Source document:

In his June 2000 report, the UN Secretary-General wrote that "clean water and reliable electrical supply are of paramount importance to the welfare of the Iraqi people" (§98). Such basic needs have not been provided by the imports allowed to Iraq under oil for food. In November 2002 the Secretary-General noted that: "Access to potable water is insufficient in both quantity and quality, and in many cases the water and sanitation networks remain in a poor state of repair. On top of this an estimated 500,000 metric tons of solid raw or partially raw sewage is discharged daily into the two rivers, which are the main source of water."
The 'oil for food' procedure has been modified in subsequent Security Council resolutions. In December 1999, Security Council Resolution 1284 endorsed three potential extensions of the programme: the removal of a cap on oil sales permitted by Iraq, the creation of 'green lists' of items which can be imported without individual contract approval of the Sanctions Committee, and the possibility of a 'cash component' to pay for local costs of implementing the programme. After the passing of SCR 1284, 'green lists' were drawn up for sectors such as food, educational supplies, and agricultural and medical materials, but the 'cash component' of 1284 has yet to materialise, even though the UN recognises its crucial importance for reconstructing Iraq's economy and infrastructure, and as a requirement for a sustainable improvement of the humanitarian situation in the country. In the UN Secretary-General's report of 29 November 2000, the statements about the need of a cash component are explicit: "The absence of an appropriate cash component has increasingly hampered the implementation of the programme. A cash component is essential for all sectors of the programme. With the increased funding level and volume of supplies and equipment being delivered to Iraq, the effective implementation cannot be achieved unless there is an early positive resolution to the present impasse" (§133).
In December 2000, Security Council Resolution 1330 reduced to 25% the amount of Iraq's oil revenues to be transferred for compensation claims and increased to 59% the amount to be allocated to the humanitarian programme in the areas under the control of the Iraqi government. Then, in May 2002, Security Council Resolution 1409 allowed all contracts containing neither military goods nor items on a Goods Review List of goods considered to have both civilian and military uses to be processed without the approval of the Sanctions Committee. The measures introduced in this resolution were labelled as 'smart sanctions' by the UK and US.

Data:
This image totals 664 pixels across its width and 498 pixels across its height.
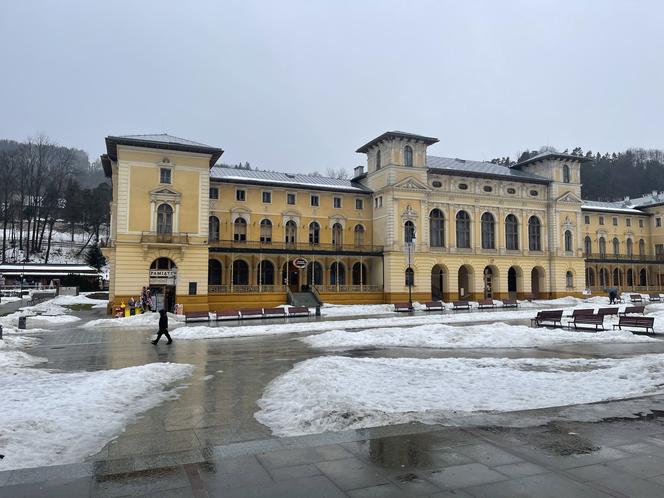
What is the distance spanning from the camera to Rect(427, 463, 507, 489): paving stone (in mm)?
→ 5129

Exercise instructions:
Quote the oil-for-food passage word for word, starting at the words "In December 2000, Security" and ending after "the UK and US.". The data is separate from the oil-for-food passage and has nothing to do with it.

Your response:
In December 2000, Security Council Resolution 1330 reduced to 25% the amount of Iraq's oil revenues to be transferred for compensation claims and increased to 59% the amount to be allocated to the humanitarian programme in the areas under the control of the Iraqi government. Then, in May 2002, Security Council Resolution 1409 allowed all contracts containing neither military goods nor items on a Goods Review List of goods considered to have both civilian and military uses to be processed without the approval of the Sanctions Committee. The measures introduced in this resolution were labelled as 'smart sanctions' by the UK and US.